The company’s name ought not to be similar to any existing organization. Also, if it is a
privately-held company, then it should have the term “Private Limited” affixed at the end
of its name.
 Registered Office Clause– This clause states the state’s name in which the entity’s
registered office is operational. This helps to pinpoint the jurisdiction of the RoC. The
company is required to share the same with the RoC within thirty days from
the company registration date.
 Object Clause- This clause specifies the company’s fundamental objective with which it
is founded. The objectives can be divided into given three subcategories:

Main Objective: It specifies the fundamental business of the company.

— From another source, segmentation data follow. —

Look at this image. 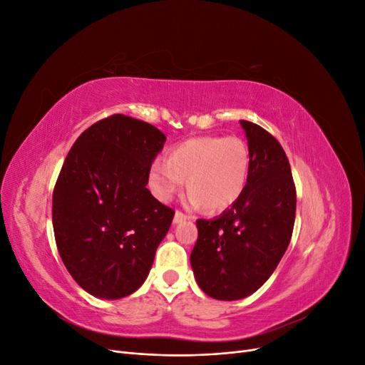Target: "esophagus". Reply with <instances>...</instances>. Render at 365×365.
Listing matches in <instances>:
<instances>
[{
  "instance_id": "obj_1",
  "label": "esophagus",
  "mask_w": 365,
  "mask_h": 365,
  "mask_svg": "<svg viewBox=\"0 0 365 365\" xmlns=\"http://www.w3.org/2000/svg\"><path fill=\"white\" fill-rule=\"evenodd\" d=\"M189 219H190V216H187V215L181 213V212H175L173 224H180V222H182V220H189Z\"/></svg>"
}]
</instances>
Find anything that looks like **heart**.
<instances>
[{"label":"heart","mask_w":365,"mask_h":365,"mask_svg":"<svg viewBox=\"0 0 365 365\" xmlns=\"http://www.w3.org/2000/svg\"><path fill=\"white\" fill-rule=\"evenodd\" d=\"M250 168V150L242 140L196 137L172 148L168 160L152 163L149 187L158 200L170 201L187 180V205L217 213L244 195Z\"/></svg>","instance_id":"b5f03b06"}]
</instances>
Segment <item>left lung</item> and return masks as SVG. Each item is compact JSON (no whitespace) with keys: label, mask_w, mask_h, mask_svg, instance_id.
<instances>
[{"label":"left lung","mask_w":365,"mask_h":365,"mask_svg":"<svg viewBox=\"0 0 365 365\" xmlns=\"http://www.w3.org/2000/svg\"><path fill=\"white\" fill-rule=\"evenodd\" d=\"M251 168L240 200L215 219H197L190 264L200 288L233 302L256 292L288 248L297 195L288 157L269 132L240 120Z\"/></svg>","instance_id":"8db88e82"}]
</instances>
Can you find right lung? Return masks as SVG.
Returning a JSON list of instances; mask_svg holds the SVG:
<instances>
[{
  "label": "right lung",
  "instance_id": "right-lung-1",
  "mask_svg": "<svg viewBox=\"0 0 365 365\" xmlns=\"http://www.w3.org/2000/svg\"><path fill=\"white\" fill-rule=\"evenodd\" d=\"M165 135L123 114L76 140L53 192V230L76 283L117 300L145 283L175 212L146 189Z\"/></svg>",
  "mask_w": 365,
  "mask_h": 365
}]
</instances>
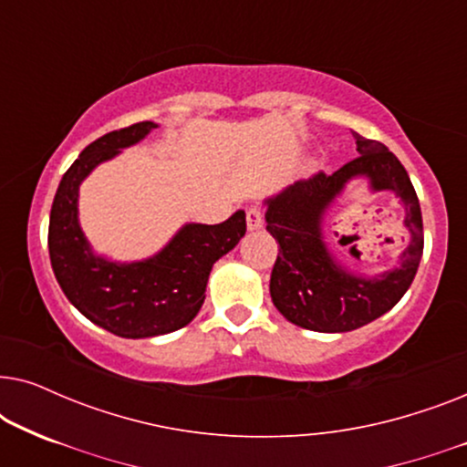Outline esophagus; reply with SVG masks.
<instances>
[{"instance_id":"34e87169","label":"esophagus","mask_w":467,"mask_h":467,"mask_svg":"<svg viewBox=\"0 0 467 467\" xmlns=\"http://www.w3.org/2000/svg\"><path fill=\"white\" fill-rule=\"evenodd\" d=\"M246 225H248V229H259L261 225H264V208H261V206H248Z\"/></svg>"}]
</instances>
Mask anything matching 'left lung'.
I'll return each mask as SVG.
<instances>
[{"mask_svg":"<svg viewBox=\"0 0 467 467\" xmlns=\"http://www.w3.org/2000/svg\"><path fill=\"white\" fill-rule=\"evenodd\" d=\"M353 136L359 157L334 174L317 171L267 200L265 229L278 242L270 278L272 302L286 321L323 334L353 331L391 310L412 285L423 254V216L404 165L385 144L359 133ZM355 175H368L375 190H393L400 197L407 206L405 224L413 235L402 265L376 279L344 273L320 238L324 208Z\"/></svg>","mask_w":467,"mask_h":467,"instance_id":"obj_1","label":"left lung"}]
</instances>
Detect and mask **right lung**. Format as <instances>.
<instances>
[{"label":"right lung","instance_id":"1","mask_svg":"<svg viewBox=\"0 0 467 467\" xmlns=\"http://www.w3.org/2000/svg\"><path fill=\"white\" fill-rule=\"evenodd\" d=\"M155 127L142 120L88 144L63 174L50 208L48 253L57 283L88 321L120 337L163 336L193 321L213 265L246 234V214L238 210L219 225H184L161 253L138 264L95 257L78 225L80 182Z\"/></svg>","mask_w":467,"mask_h":467}]
</instances>
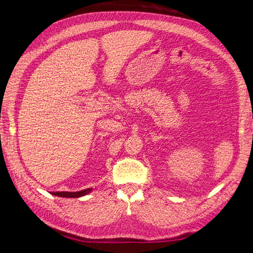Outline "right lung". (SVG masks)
<instances>
[{
  "label": "right lung",
  "mask_w": 253,
  "mask_h": 253,
  "mask_svg": "<svg viewBox=\"0 0 253 253\" xmlns=\"http://www.w3.org/2000/svg\"><path fill=\"white\" fill-rule=\"evenodd\" d=\"M92 190V188H88V189H84L81 191H77V192H69V191H58V192H50L52 195H55V197H60V198H81L84 197V195L90 193Z\"/></svg>",
  "instance_id": "right-lung-1"
}]
</instances>
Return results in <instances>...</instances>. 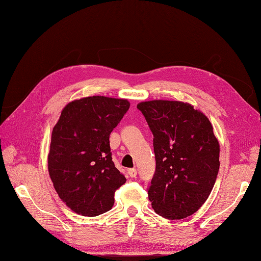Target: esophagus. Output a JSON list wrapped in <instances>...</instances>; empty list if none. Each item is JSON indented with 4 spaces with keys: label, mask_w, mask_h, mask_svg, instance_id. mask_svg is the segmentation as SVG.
Here are the masks:
<instances>
[{
    "label": "esophagus",
    "mask_w": 261,
    "mask_h": 261,
    "mask_svg": "<svg viewBox=\"0 0 261 261\" xmlns=\"http://www.w3.org/2000/svg\"><path fill=\"white\" fill-rule=\"evenodd\" d=\"M128 175H129L130 178H135V177L137 176V170H136V168H130V169H128Z\"/></svg>",
    "instance_id": "esophagus-1"
}]
</instances>
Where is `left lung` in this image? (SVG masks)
<instances>
[{"mask_svg":"<svg viewBox=\"0 0 261 261\" xmlns=\"http://www.w3.org/2000/svg\"><path fill=\"white\" fill-rule=\"evenodd\" d=\"M154 135L156 170L148 187L154 211L168 219L195 214L211 195L219 170L218 139L204 113L189 103H138Z\"/></svg>","mask_w":261,"mask_h":261,"instance_id":"obj_1","label":"left lung"}]
</instances>
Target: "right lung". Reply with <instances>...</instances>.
Listing matches in <instances>:
<instances>
[{"instance_id":"1","label":"right lung","mask_w":261,"mask_h":261,"mask_svg":"<svg viewBox=\"0 0 261 261\" xmlns=\"http://www.w3.org/2000/svg\"><path fill=\"white\" fill-rule=\"evenodd\" d=\"M123 98L90 96L63 109L50 136L47 167L57 195L74 213L95 217L112 209L126 178L112 161L110 134L129 109Z\"/></svg>"}]
</instances>
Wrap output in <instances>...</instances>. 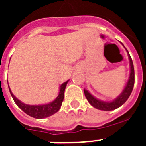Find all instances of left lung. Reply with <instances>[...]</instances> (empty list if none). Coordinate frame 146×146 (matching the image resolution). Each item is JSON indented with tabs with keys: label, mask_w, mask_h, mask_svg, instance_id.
<instances>
[{
	"label": "left lung",
	"mask_w": 146,
	"mask_h": 146,
	"mask_svg": "<svg viewBox=\"0 0 146 146\" xmlns=\"http://www.w3.org/2000/svg\"><path fill=\"white\" fill-rule=\"evenodd\" d=\"M127 50V49H126ZM128 53V56H129V66H130V73H129V79L127 81V84L125 86V88L123 89V92L120 93V95L117 98H116L115 99L113 100L112 102H104L102 100H99L94 97L90 92H88V90L84 89V93L86 99L89 102V104H91L92 106L96 108V109L101 110V111H113L115 109L118 108L122 104H123L125 102H127L128 98L129 97L130 94H131L133 89L134 82H135V73H134V67L133 64V60L132 58L129 55L128 50H127Z\"/></svg>",
	"instance_id": "obj_1"
}]
</instances>
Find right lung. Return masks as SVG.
Returning <instances> with one entry per match:
<instances>
[{
	"label": "right lung",
	"mask_w": 146,
	"mask_h": 146,
	"mask_svg": "<svg viewBox=\"0 0 146 146\" xmlns=\"http://www.w3.org/2000/svg\"><path fill=\"white\" fill-rule=\"evenodd\" d=\"M68 81L69 80H67L66 82H64L60 86V92L58 96L53 102L45 104L29 105V104H24L23 102L17 99V98L13 96V94L12 93V92L10 90V87H9V90H10V92L11 94V96H12L13 101L22 111H24L26 114H28L29 116H30L32 117L36 118V119H43V118L48 117L54 114L60 110L63 100H64L65 88H66Z\"/></svg>",
	"instance_id": "right-lung-1"
}]
</instances>
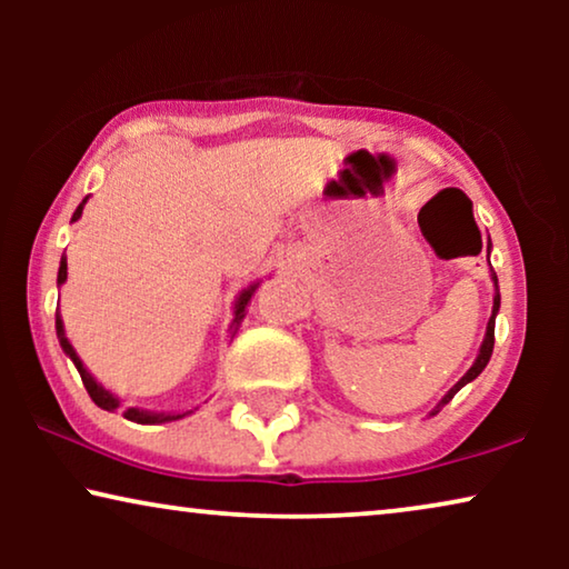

Incidental Objective: Incidental Objective specifies the ancillary objects that help in


accomplishing the company’s main object.

Other objectives: Any other objects which the company is willing to pursue and not
encompassed in above (a) and (b)

 Liability Clause: The liability Clause defines the liability of the company’s members.
For a company limited by guarantee, the members’ liability is limited by the amount each
company member has agreed to contribute. In the case of an unlimited company, the
members’ liability is unlimited, whereas, for a company limited by shares, the members’
liability is limited by the sum unpaid on their share.
 Capital Clause: This clause pens down the maximum capital that an entity can procure,
which is also regarded as the authorized/nominal capital of the company. This also
defines the numbers of shares derived from such capital amount.

Definition Of Articles Of Association


An article of Association is technically a secondary document, which sets out the rules and
norms made by the company for its management and daily activities. Additionally, the AOA
encloses the rights, obligations, powers, and duties of members of the company. It also covers
details relating to the audits and accounts of the company.

Every company is required to draft AOA. But, a public company limited by shares can opt for
Table F rather than AOA. It encloses all the key information relating to internal matters and the
company’s management. It is drafted for the person serving the company internally, i.e.
members, employees, directors, etc. The company’s governance is done as per the rules cited in
it.

The companies can draft their article of associations according to their requirement.

Key Differences Between Memorandum Of Association And Articles Of Association

The fundamental differences between Memorandum of association and articles of association are
listed below:

1. A Memorandum of Association refers to a document that comprises the conditions


essential for the company’s incorporation. On the other hand, Articles of Association
encloses the rules and norms for the company’s management.
2. Memorandum of Association (MoA) is a subsidiary of the Companies Act; meanwhile
Articles of Association (AoA) is subsidiary to both the Act and MoA.
3. In any contradiction between the MoA relating to any clause, MoA shall prevail over the
Articles of Association.
4. Memorandum of Association has details relating to the objects and powers of the
company. Alternatively, AOA has information about the norms and rules of the company.
5. Memorandum of Association should have six fundamental clauses. On the contrary, AoA
is drafted as per the company’s discretion.
6. MoA has to be registered with the Registrar of Companies at the time of incorporation.
For AoA, the company is not required to fulfil such requirements, though there is a
provision for voluntarily registration.
7. A MoA specifies the interplay between the company and third parties. On the opposite,
AoA regulates the interplay between the company and its serving members. It also
defines the interplay between the members.
8. When it comes to scope, the activities carried out beyond the scope of MoA are null and
void. On the contrary, activities performed outside the scope of AoA can be ratified by
shareholders’ voting.

Conclusion

The Memorandum of association and articles of association are the two imperative documents of
an organization. Both these documents guide the company on various subject matters. They also
assist in the apt administration and functioning of the company. That is why every company is
mandated to draft its Memorandum and articles.